* [Short task] Identify every line in the entries below that contains the string "this", and copy each of those lines in full.

* [The data]
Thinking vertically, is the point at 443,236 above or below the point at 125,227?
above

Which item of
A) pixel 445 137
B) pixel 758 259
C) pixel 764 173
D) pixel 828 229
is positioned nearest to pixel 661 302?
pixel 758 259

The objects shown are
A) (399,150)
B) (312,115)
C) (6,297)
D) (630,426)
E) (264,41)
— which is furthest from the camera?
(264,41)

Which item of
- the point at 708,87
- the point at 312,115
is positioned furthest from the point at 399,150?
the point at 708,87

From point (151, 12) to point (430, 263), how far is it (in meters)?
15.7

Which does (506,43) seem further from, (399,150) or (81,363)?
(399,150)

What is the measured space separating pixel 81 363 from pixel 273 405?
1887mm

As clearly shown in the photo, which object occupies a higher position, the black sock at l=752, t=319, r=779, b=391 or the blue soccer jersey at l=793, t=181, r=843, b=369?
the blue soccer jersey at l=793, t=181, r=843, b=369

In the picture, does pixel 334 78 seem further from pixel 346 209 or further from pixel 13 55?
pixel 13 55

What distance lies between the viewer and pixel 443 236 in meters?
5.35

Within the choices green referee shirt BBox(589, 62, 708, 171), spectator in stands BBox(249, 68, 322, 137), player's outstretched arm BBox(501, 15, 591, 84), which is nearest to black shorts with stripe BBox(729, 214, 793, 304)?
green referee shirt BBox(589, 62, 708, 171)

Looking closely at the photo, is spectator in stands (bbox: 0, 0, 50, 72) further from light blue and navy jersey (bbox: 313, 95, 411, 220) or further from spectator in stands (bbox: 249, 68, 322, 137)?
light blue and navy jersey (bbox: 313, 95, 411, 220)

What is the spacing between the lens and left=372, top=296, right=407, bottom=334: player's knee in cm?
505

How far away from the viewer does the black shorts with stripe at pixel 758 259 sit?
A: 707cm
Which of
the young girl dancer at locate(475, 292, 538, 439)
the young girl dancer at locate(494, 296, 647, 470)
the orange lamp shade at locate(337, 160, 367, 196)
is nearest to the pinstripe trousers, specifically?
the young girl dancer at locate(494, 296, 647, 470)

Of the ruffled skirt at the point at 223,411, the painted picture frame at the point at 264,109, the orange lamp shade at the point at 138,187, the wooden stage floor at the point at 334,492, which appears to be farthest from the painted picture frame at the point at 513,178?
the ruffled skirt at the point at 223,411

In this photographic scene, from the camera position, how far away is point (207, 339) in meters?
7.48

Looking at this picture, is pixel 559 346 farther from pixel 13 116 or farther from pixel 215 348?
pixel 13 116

* [Result]
In this photographic scene, from the camera position, how far away is point (207, 339) in meters?
Looking at this picture, is pixel 559 346 farther from pixel 13 116 or farther from pixel 215 348?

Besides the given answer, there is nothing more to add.